Specific labeling of mouse brain membrane phospholipids with [20-3H]phorbol 12-p-azidobenzoate 13-benzoate, a photolabile phorbol ester

Abstract

As part of our effort to characterize receptors for the phorbol ester tumor promoters, a phorbol ester photoaffinity probe, [20-3H]phorbol 12-p-azidobenzoate 13-benzoate (PaBzBz), was synthesized. In the dark, PaBzBz bound reversibly to brain particulate fractions with a dissociation constant (Kd) of 0.81 +/- 0.09 x 10(-9) M. Specific binding of PaBzBz, at a concentration equal to its Kd, represented 85% of the total bound.
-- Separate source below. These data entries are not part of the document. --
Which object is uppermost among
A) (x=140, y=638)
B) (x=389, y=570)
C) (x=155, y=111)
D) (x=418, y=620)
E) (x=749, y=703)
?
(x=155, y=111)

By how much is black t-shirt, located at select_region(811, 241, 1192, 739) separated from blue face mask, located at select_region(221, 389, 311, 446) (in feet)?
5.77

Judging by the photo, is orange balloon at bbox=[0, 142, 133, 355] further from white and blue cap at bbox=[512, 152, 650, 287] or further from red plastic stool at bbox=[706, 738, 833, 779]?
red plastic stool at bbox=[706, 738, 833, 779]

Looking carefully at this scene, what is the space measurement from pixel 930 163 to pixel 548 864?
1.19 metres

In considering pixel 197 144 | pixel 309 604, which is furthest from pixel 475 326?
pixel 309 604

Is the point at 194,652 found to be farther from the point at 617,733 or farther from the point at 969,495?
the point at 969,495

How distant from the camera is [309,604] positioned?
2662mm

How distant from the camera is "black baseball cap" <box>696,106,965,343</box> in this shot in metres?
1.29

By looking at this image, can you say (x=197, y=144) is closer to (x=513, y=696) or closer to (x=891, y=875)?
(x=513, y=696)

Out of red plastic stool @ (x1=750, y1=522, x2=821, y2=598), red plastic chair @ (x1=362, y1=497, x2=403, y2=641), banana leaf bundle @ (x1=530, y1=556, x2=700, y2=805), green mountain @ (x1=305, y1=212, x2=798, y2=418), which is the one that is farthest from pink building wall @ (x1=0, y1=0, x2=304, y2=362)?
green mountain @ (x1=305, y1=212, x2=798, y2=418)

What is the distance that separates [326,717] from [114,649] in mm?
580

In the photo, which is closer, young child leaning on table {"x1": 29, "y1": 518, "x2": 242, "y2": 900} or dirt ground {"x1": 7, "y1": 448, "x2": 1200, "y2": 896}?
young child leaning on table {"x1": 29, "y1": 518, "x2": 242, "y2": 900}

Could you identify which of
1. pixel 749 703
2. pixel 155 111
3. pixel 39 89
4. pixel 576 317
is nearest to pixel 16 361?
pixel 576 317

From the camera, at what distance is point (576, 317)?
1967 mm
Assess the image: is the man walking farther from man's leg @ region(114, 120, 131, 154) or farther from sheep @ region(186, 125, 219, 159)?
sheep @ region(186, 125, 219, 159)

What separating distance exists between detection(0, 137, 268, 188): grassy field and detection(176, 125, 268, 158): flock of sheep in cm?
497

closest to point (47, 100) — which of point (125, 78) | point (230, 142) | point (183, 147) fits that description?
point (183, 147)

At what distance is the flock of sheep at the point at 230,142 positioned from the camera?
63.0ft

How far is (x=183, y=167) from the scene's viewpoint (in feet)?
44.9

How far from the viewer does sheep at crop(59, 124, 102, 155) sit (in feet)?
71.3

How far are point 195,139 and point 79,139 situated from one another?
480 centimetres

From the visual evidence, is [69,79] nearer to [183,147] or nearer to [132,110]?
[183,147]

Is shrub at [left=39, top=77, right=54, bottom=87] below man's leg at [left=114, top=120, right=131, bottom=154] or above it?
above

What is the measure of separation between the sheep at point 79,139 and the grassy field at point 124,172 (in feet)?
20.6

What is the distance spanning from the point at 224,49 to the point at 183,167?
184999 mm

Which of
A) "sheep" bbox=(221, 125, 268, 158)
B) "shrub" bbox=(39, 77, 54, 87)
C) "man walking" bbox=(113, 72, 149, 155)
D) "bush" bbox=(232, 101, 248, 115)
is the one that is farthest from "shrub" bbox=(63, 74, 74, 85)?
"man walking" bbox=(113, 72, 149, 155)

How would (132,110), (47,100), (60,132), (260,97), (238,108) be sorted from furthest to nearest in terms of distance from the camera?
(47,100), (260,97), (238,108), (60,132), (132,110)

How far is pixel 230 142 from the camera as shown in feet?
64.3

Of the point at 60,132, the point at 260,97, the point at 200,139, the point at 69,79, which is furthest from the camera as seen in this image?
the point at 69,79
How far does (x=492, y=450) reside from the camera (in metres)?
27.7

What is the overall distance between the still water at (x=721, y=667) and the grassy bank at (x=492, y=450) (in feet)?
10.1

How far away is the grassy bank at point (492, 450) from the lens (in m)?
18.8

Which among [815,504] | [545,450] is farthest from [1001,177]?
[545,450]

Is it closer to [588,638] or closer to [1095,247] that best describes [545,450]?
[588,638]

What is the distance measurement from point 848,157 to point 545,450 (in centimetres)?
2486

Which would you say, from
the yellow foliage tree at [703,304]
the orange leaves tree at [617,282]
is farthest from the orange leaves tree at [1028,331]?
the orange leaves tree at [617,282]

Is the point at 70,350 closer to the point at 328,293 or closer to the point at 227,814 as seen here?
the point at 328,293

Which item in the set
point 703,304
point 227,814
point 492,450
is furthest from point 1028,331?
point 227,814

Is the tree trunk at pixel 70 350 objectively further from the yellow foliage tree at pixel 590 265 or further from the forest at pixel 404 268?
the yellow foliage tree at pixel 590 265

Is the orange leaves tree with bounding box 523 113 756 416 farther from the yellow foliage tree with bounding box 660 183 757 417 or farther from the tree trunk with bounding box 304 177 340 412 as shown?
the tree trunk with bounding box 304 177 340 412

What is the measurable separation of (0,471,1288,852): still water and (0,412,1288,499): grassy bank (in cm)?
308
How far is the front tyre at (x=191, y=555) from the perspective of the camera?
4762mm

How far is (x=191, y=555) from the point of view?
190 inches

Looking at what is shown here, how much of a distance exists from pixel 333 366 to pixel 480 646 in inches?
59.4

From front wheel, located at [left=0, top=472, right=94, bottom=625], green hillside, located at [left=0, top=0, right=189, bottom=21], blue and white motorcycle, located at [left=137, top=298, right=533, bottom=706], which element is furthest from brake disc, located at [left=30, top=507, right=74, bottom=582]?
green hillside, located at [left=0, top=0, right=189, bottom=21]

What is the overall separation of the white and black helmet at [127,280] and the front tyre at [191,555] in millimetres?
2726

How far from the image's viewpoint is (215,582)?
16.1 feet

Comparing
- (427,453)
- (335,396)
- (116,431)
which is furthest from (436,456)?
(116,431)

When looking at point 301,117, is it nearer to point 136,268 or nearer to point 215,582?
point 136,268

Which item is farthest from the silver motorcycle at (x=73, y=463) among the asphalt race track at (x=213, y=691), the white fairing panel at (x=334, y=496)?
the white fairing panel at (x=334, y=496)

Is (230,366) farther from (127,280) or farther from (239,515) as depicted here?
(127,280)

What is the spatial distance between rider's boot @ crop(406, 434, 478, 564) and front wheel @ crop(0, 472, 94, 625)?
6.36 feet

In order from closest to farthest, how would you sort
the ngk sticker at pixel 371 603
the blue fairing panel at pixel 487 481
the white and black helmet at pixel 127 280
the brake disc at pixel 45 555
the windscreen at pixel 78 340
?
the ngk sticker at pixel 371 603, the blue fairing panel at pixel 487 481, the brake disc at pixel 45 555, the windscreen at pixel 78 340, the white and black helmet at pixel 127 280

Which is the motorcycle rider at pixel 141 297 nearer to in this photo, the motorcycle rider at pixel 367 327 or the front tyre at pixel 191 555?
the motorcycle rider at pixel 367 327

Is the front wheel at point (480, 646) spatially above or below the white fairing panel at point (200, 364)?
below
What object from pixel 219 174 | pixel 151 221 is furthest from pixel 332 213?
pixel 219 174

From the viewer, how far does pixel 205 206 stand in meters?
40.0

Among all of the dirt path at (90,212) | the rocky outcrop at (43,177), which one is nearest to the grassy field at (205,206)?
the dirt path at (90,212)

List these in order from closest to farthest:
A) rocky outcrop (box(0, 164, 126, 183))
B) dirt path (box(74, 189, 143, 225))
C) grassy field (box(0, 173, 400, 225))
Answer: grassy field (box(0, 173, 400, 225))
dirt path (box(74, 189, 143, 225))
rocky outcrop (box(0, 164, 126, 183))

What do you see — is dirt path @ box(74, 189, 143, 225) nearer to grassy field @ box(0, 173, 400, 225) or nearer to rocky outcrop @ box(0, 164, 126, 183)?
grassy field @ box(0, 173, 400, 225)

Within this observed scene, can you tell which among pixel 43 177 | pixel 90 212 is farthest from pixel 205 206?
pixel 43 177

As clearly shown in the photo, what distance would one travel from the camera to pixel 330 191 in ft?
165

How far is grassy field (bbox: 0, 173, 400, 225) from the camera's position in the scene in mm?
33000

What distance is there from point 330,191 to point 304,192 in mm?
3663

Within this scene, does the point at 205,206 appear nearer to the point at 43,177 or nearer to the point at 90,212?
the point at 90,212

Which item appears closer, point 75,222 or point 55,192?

At saturation, 24 +/- 5 pmol of PaBzBz were bound per mg of brain protein, a level similar to that observed with [20-3H]phorbol 12,13-dibutyrate. Under the conditions used (concentrations greater than the Kd for PaBzBz), irradiation caused 45% of the PaBzBz binding to become irreversible. Most of the binding (approximately equal to 60%), including most of the specific irreversible binding, was to phospholipid rather than to protein. Based on susceptibility to enzymatic digestion and on chromatographic mobility, the specifically labeled phospholipids were identified as phosphatidylserine, phosphatidylethanolamine, and phosphatidylethanolamine plasmalogen. Although the PaBzBz specifically labeled lipid, labeling was blocked by pretreatment of membranes at 100 degrees C for 5 min or by papain digestion. Therefore, it seems likely that the identified lipids are specifically associated with a protein receptor and are preferentially labeled either because of the location or reactivity of the nitrene generated on the photoaffinity probe.